Hoofdstuk 6 Economische Uitvoerbaarheid
Artikel 6.12 lid 1 van de Wet ruimtelijke ordening (Wro) stelt dat de gemeenteraad een exploitatieplan dient op te stellen voor gronden waar op basis van o.a. een bestemmingsplan, een bouwplan is voorgenomen. In afwijking van het gestelde in artikel 6.12 lid 1 Wro kan de gemeenteraad op grond van artikel 6.12 lid 2 Wro besluiten geen exploitatieplan vast te stellen, indien:
- het verhaal van kosten van de grondexploitatie over de betreffende gronden anderszins verzekerd is;
- het bepalen van een tijdvak (waarbinnen de exploitatie van de gronden zal plaatsvinden) of een fasering van de uitvoering (van werken, werkzaamheden, maatregelen en bouwplannen) niet noodzakelijk is;
- het stellen van eisen (voor het bouwrijp maken, de aanleg van nutsvoorzieningen en het inrichten van de openbare ruimte in het exploitatiegebied), regels (omtrent het uitvoeren van het bouwrijp maken) of een uitwerking van regels (ten behoeve van de uitvoerbaarheid volgend uit een bestemmingsplan of projectbesluit) niet noodzakelijk is.
Onderhavig bestemmingsplan is een aangewezen bouwplan.
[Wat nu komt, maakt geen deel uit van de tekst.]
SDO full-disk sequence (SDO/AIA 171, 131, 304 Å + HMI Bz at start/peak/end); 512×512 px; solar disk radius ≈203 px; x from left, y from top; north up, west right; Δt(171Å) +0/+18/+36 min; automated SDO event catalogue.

Bij de exploitatie van de nieuwbouwlocatie aan de Oudhuizerstraat zijn de kosten van de exploitatie anderszins verzekerd, de gemeente Voorst heeft met de aanvrager een anterieure overeenkomst gesloten waarin het kostenverhaal en de eisen en regels ten aanzien van (de fasering van) de uitvoering zijn vastgelegd.
Hoofdstuk 7 Overleg En Inspraak
7.1 Uitkomsten Overleg Ex Artikel 3.1.1 Besluit Ruimtelijke Ordening
Het bestuursorgaan dat belast is met de voorbereiding van een bestemmingsplan pleegt daarbij overleg met de besturen van betrokken gemeenten en waterschappen en met die diensten van provincie en Rijk die betrokken zijn bij de zorg voor de ruimtelijke ordening of belast zijn met de behartiging van belangen welke in het geding zijn.
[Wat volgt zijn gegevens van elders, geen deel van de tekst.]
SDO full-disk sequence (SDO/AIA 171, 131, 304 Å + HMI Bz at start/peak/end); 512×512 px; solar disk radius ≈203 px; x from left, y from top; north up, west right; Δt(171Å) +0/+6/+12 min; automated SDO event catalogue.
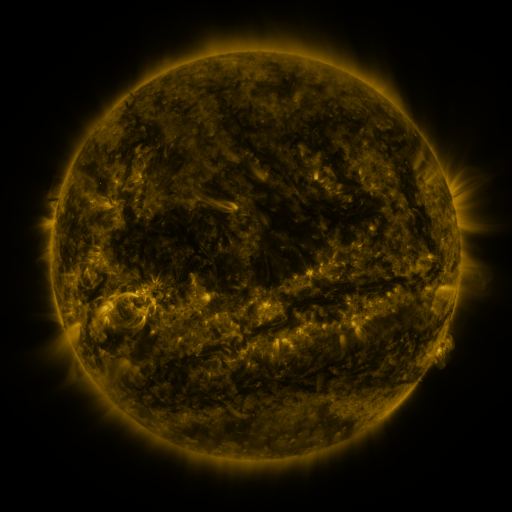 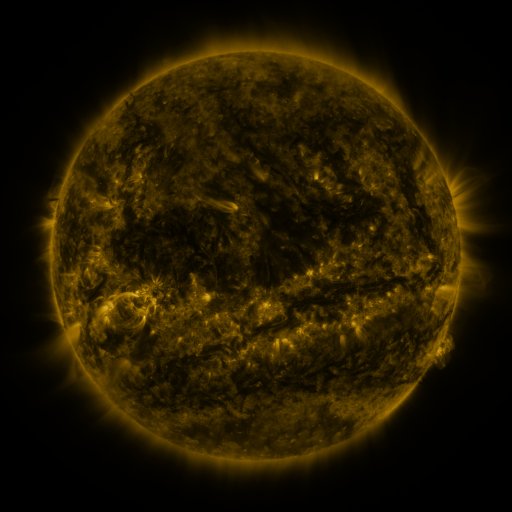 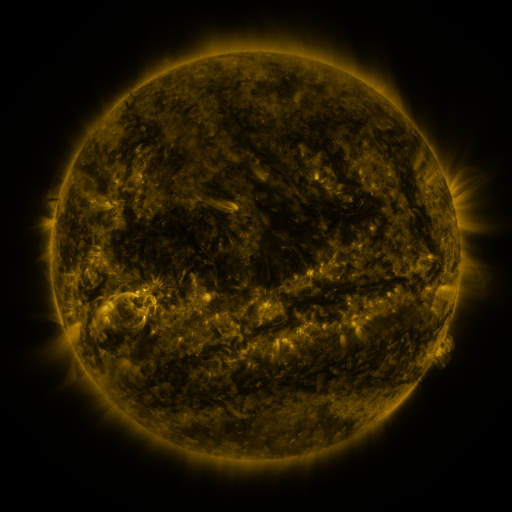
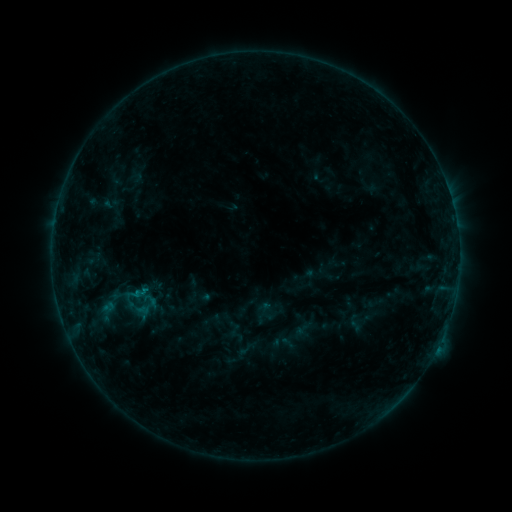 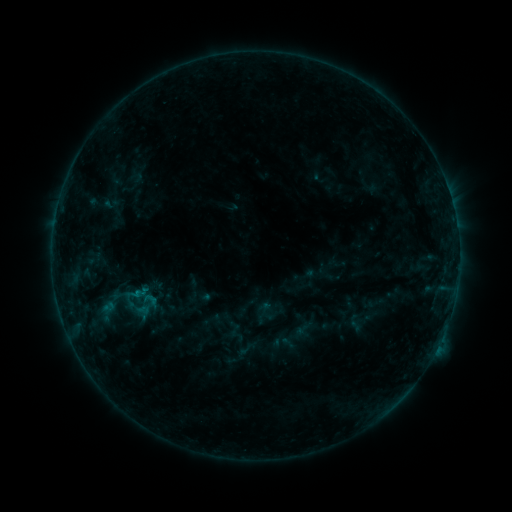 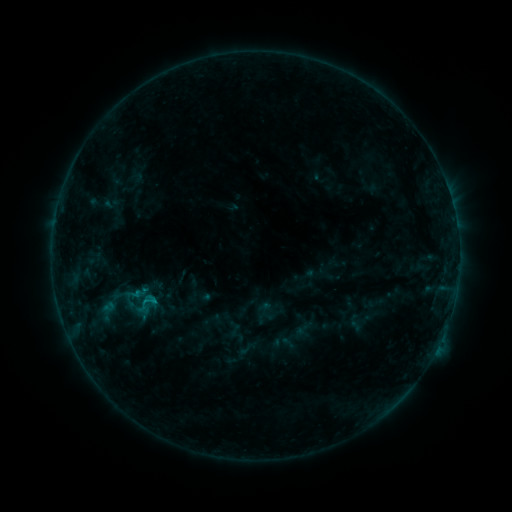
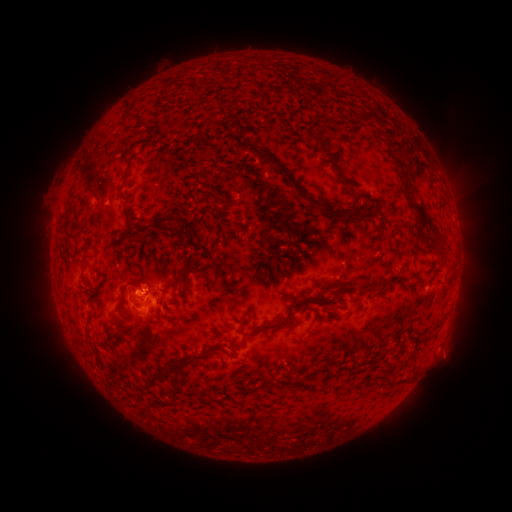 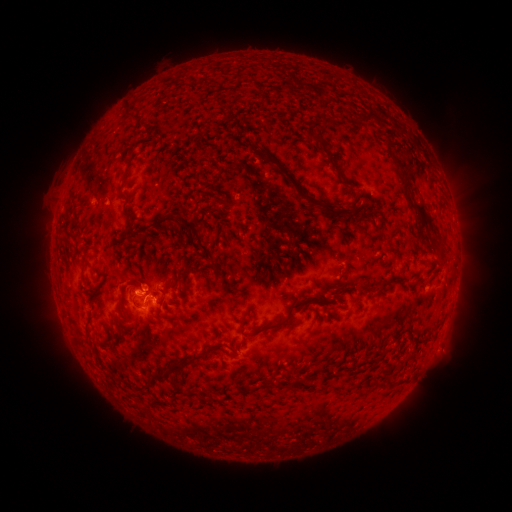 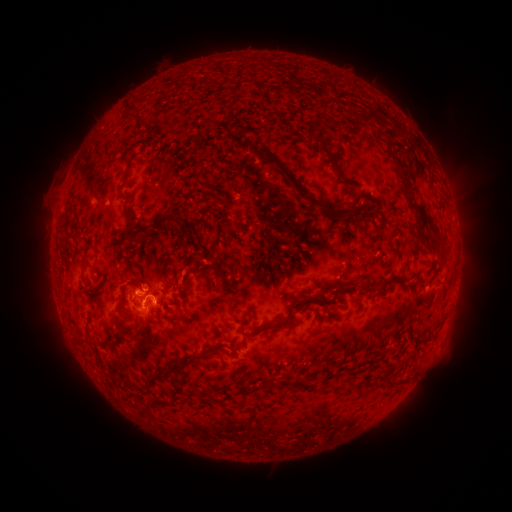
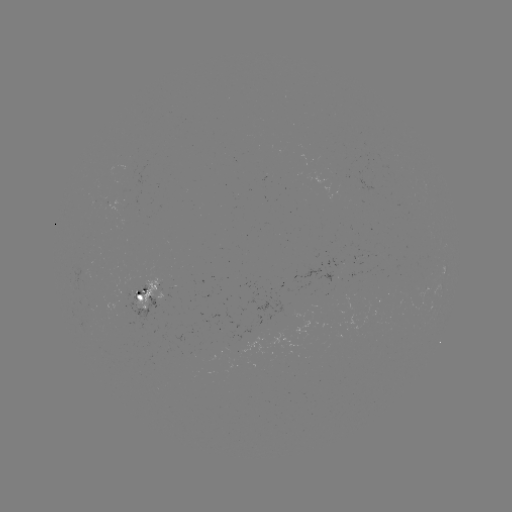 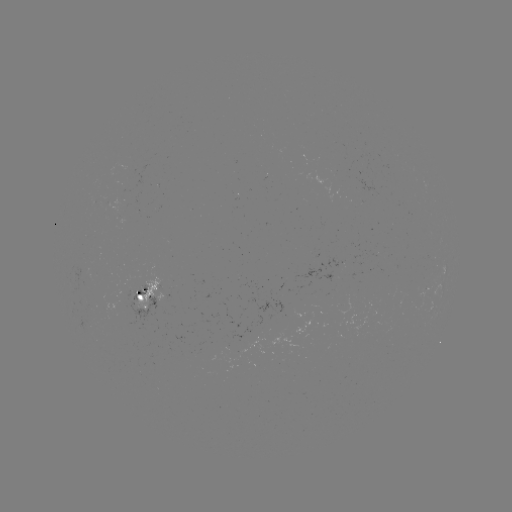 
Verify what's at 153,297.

In dit geval is sprake van een plan van lokaal belang. Voor dergelijke plannen achten de provincie Gelderland en de VROM-Inspectie vooroverleg niet noodzakelijk. Met betrekking tot het vooroverleg met het Waterschap Veluwe wordt verwezen naar paragraaf 4.5.
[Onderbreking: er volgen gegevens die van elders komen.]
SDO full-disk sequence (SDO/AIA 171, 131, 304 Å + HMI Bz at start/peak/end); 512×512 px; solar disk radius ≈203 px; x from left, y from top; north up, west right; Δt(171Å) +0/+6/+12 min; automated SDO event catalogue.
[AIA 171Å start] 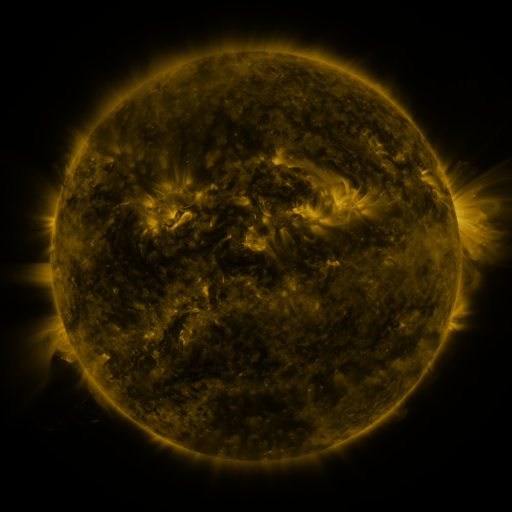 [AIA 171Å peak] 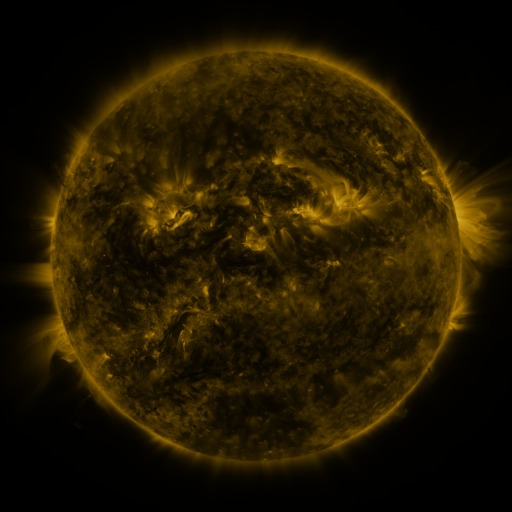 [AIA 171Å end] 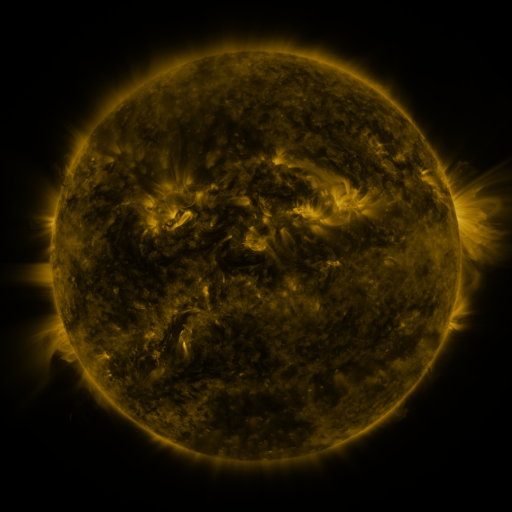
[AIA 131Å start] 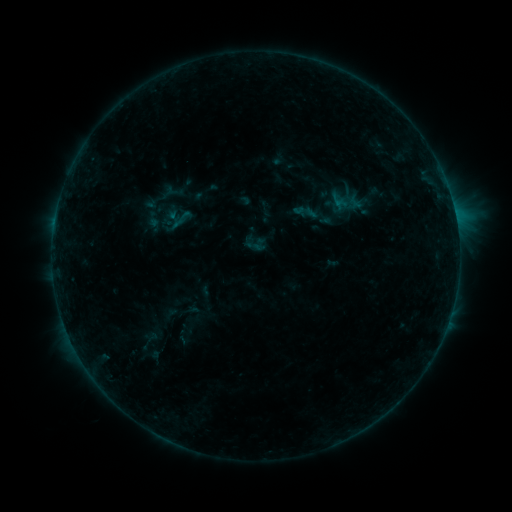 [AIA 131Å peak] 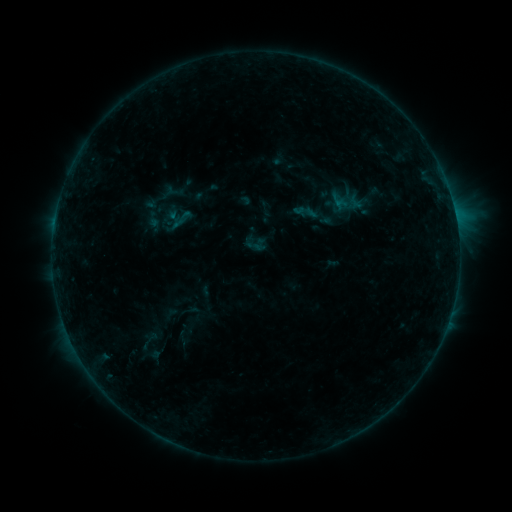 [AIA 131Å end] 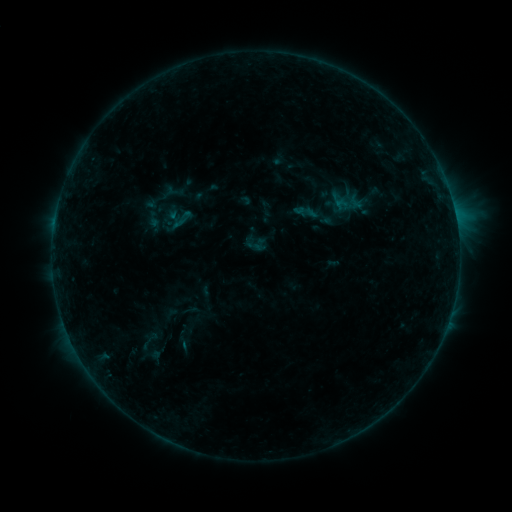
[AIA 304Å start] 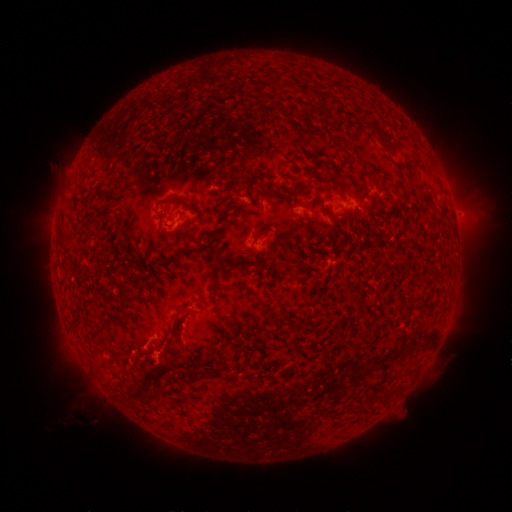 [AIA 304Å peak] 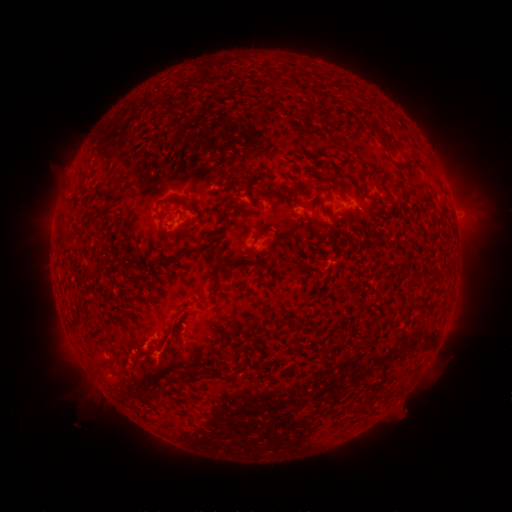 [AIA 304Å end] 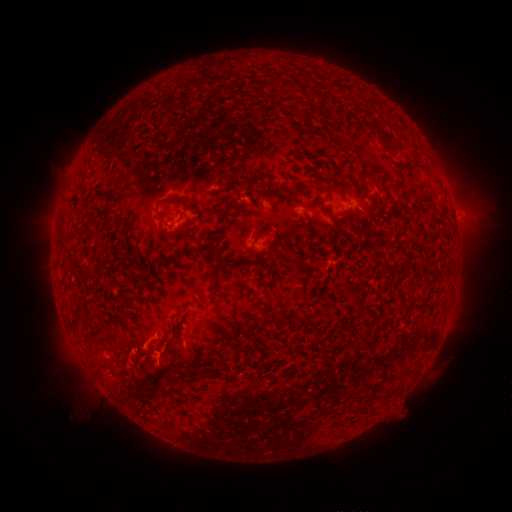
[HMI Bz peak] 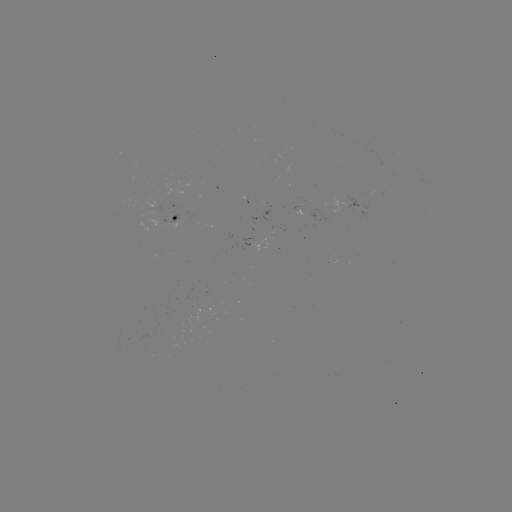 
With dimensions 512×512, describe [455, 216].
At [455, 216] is B4.9 flare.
Genoemde instanties worden wel afzonderlijk in kennis gesteld van de start van de terinzagelegging van het ontwerpbestemmingsplan.
7.2 Inspraak
Op 4 september 2006 heeft de gemeenteraad besloten dat het college van burgemeester en wethouders in het kader van de voorbereiding op ruimtelijke procedures waarmee zij belast is, slechts inspraak verleent voorafgaand aan de zienswijzenfase als sprake is van een plan dat een ingrijpende verandering kan hebben op de ruimtelijke structuur van de gemeente Voorst. Gezien de aard en omvang van onderliggend plan is inspraak in dit geval achterwege gelaten.
7.3 Ter Inzage Legging
Van 16 december 2010 tot 27 januari 2011 heeft het ontwerp bestemmingsplan Veerkracht Oudhuizerstraat ter inzage gelegen. In deze periode zijn geen zienswijzen ingediend.